第3話 地獄

昨日と同じ様に一階の相手を蹴散らしていると、この先へ絶対進むなという張り紙を発見、警告を無視して俺たちはその先へいった。これがそもそもの間違いだった。


 シュートと呼ばれる落とし穴にはまり3層までぶち込まれた、その直後エンカウントしたのはブレスという特殊能力をもつ小型竜【ガスドラゴン】


 魔術でも物理攻撃でもないこの特殊攻撃は今までの前衛が生きていれば後衛は安全という常識を打ち壊した、後衛含めたパーティ全員を焼き払う範囲攻撃であった。


 一斉掃射されたブレスによって俺と司祭と魔術士は消し炭になった。全身の血液が一瞬で沸騰して蒸発する痛みはただただ痛かった。孤独が一番苦しいとか目的を持てないのが一番つらいとか言うボケがいるが人間の最大の苦痛は痛みだ。


一番つらいことに痛み以外の事挙げるボケは一度でいいから全身の血液が沸く体験をしろ。もう二度とそんな舐めたことは言えなくなる。


そして俺は死んだ。


 死に戻り後別のルートを進むも次にエンカウントしたのは【ゾンビ】。


 こいつの基本的な戦い方は一層の敵に毛が生えただけだがこいつの攻撃を喰らうと麻痺するのが脅威だ。


 麻痺というとこいつの脅威を正確に表せてないか。

 一度食らったら治療するまでそのまま、なお俺たちにダンジョン内で治療する手立ては無い。


 実質的な即死攻撃だ。


 こいつに麻痺させられ黄色い吐瀉物を吐き出そうにも体が動かず吐き出せず窒息死したのは最悪の経験だ。


 早速2回死んだ俺の前に現れたのは【クリーピングコイン】


 単体ではブレスを吐くこと以外大した脅威ではないが、30体を超す大群で徒党を組んで飛び出して来やがる。


 開幕30連続ブレスでじっくりじっくりレアステーキの様に焼き上げられたことはなかなか経験できない思い出だ。

 二度としたくないが。


 その上俺の死に戻りは死ぬ直前に戻る能力のためシュートされる前に戻ろうと自殺を何度もしても痛いだけだ。

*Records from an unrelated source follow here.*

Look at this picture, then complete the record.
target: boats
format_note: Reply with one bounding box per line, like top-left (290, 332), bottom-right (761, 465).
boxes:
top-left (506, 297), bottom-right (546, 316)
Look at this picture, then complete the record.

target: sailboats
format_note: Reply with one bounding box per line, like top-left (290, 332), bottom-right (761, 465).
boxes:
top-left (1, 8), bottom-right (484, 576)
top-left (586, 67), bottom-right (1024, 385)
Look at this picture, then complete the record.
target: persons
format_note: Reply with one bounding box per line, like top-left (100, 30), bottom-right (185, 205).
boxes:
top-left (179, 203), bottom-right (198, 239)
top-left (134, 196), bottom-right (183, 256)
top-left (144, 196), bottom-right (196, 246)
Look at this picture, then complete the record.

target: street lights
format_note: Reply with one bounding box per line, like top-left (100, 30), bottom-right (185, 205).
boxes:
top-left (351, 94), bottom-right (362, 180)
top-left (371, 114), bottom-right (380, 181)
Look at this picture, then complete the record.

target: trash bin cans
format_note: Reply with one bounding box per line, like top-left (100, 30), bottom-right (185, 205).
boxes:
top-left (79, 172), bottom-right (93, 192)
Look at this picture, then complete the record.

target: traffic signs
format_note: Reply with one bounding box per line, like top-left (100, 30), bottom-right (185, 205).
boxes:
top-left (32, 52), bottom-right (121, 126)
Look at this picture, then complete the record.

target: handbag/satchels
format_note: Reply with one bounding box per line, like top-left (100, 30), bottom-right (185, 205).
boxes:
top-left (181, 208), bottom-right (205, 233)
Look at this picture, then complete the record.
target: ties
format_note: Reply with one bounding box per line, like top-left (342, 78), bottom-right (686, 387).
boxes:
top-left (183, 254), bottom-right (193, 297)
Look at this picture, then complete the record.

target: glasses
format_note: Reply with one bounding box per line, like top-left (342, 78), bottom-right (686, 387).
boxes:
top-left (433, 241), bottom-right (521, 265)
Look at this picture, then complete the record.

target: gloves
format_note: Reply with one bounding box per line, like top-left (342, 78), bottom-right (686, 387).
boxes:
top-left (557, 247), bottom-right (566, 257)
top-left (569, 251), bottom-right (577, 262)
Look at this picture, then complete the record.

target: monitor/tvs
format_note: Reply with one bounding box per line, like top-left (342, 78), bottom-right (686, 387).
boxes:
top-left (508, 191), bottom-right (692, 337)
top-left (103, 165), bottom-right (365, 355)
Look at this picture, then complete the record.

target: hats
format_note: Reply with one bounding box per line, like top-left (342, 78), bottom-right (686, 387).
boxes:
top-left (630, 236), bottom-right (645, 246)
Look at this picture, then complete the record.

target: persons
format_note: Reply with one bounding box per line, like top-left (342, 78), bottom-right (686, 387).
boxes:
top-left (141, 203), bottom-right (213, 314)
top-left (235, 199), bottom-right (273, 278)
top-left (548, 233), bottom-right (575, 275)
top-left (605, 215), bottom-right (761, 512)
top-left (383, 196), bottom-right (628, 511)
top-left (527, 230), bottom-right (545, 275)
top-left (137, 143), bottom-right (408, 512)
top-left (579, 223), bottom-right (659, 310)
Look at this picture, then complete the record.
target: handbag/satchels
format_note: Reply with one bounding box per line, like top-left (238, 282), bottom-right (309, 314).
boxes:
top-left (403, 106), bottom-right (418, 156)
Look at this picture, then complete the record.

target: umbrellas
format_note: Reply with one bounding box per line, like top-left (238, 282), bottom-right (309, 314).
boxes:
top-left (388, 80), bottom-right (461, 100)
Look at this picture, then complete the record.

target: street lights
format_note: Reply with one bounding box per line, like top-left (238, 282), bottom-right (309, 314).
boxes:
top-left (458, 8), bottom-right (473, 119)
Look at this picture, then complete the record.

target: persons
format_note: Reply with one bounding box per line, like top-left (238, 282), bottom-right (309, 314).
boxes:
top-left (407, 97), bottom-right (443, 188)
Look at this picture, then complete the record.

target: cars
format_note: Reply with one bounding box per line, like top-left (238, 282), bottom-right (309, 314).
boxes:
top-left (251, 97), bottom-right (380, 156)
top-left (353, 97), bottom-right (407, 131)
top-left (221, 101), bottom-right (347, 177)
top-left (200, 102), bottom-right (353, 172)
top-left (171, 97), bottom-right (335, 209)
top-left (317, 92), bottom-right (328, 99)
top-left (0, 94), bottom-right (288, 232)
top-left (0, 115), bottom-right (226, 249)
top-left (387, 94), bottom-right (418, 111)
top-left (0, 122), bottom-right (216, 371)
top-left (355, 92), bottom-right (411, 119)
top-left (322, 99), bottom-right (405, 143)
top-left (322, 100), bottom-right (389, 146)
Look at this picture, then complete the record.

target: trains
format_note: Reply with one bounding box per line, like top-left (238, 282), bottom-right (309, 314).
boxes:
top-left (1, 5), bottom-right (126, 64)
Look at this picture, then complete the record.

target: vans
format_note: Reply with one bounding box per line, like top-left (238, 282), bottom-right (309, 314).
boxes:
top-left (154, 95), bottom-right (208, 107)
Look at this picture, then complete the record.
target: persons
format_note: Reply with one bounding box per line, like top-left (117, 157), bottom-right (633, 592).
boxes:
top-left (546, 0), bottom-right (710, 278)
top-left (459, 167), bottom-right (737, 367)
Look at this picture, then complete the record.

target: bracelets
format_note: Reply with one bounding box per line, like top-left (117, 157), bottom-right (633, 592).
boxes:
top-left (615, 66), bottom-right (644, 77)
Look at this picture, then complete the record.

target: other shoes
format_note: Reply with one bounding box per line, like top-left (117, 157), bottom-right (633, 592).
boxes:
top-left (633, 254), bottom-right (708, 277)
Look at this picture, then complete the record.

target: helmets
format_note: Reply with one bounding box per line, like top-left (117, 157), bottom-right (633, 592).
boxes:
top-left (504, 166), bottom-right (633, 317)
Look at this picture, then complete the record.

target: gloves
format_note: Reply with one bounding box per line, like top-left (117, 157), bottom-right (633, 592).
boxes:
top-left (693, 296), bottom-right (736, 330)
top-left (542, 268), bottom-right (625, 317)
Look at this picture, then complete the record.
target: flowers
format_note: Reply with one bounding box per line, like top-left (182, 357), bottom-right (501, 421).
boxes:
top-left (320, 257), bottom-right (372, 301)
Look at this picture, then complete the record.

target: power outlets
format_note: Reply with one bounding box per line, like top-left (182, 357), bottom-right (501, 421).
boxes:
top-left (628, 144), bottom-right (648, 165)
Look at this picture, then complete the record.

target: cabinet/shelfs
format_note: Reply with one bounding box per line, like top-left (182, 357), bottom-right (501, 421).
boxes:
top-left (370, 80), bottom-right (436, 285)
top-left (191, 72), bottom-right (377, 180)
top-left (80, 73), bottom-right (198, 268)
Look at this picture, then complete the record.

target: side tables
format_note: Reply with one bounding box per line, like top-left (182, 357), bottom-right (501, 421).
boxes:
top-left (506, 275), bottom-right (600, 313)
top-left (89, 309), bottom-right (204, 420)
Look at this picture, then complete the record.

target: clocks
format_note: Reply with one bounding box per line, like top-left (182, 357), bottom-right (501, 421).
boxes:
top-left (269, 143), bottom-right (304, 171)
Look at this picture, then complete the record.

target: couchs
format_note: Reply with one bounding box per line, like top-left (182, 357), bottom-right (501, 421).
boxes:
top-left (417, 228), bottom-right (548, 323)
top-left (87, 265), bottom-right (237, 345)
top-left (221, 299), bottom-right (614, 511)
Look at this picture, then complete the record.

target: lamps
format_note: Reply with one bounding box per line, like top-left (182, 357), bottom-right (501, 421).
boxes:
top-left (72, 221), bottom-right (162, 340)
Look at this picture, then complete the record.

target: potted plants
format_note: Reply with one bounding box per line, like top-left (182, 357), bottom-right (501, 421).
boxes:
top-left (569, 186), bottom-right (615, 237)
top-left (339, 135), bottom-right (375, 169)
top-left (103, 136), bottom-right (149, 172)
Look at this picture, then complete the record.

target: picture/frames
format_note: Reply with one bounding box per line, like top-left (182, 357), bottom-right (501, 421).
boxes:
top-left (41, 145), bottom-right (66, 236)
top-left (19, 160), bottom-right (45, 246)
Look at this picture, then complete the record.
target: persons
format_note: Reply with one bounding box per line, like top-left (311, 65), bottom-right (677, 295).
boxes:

 何度も何度も何度も何度も何度も何度も何度も何度も何度も何度も何度も何度も何度も何度も何度も何度も何度も何度も何度も何度も何度も何度も何度も何度も何度も何度も何度も何度も何度も焼かれ切られ焼かれ焼かれ殴られ焼かれ窒息し焼かれ焼かれ焼かれ焼かれ焼かれ突かれ焼かれ切られ焼かれ焼かれ焼かれ焼かれたことを俺は一生忘れることはないだろう。


俺様のきらきらおめめを熱した鉄の棒の様な爪でぐりぐりと掘られ痛みで気を失っては痛みで覚醒するのを繰り返したり、衝撃でドロドロになった体のモツをずるずると魔物に吸われたり死ねないギリギリの外傷を負うのが本当に本当に辛かった


 逃げ出そうと自殺をしても死に戻りで戻される、仲間をほっておいて逃げ出そうとしても扉近くの魔物の群れに殺される。


 本当に生まれてきたことを後悔した。


 反則級の能力を得て喜んでいた自分を脳内でボコボコに殴りつけた。


 それでも地獄は終わらない。


 その上対人戦まで何度もやらされる羽目になった。


 その中で経験したのは俺のチンカスほどの良心ですらそれなりにキツイ出来事ひとごろしだった。


 その内に心が折れた。

もうダメだイカれちまう。

 俺という人間が溶けて消える






 ふざけるなよ。なんでこの俺様が迷宮とかいうゲロカスファッキン無機物如きに屈さなければなんねえんだ。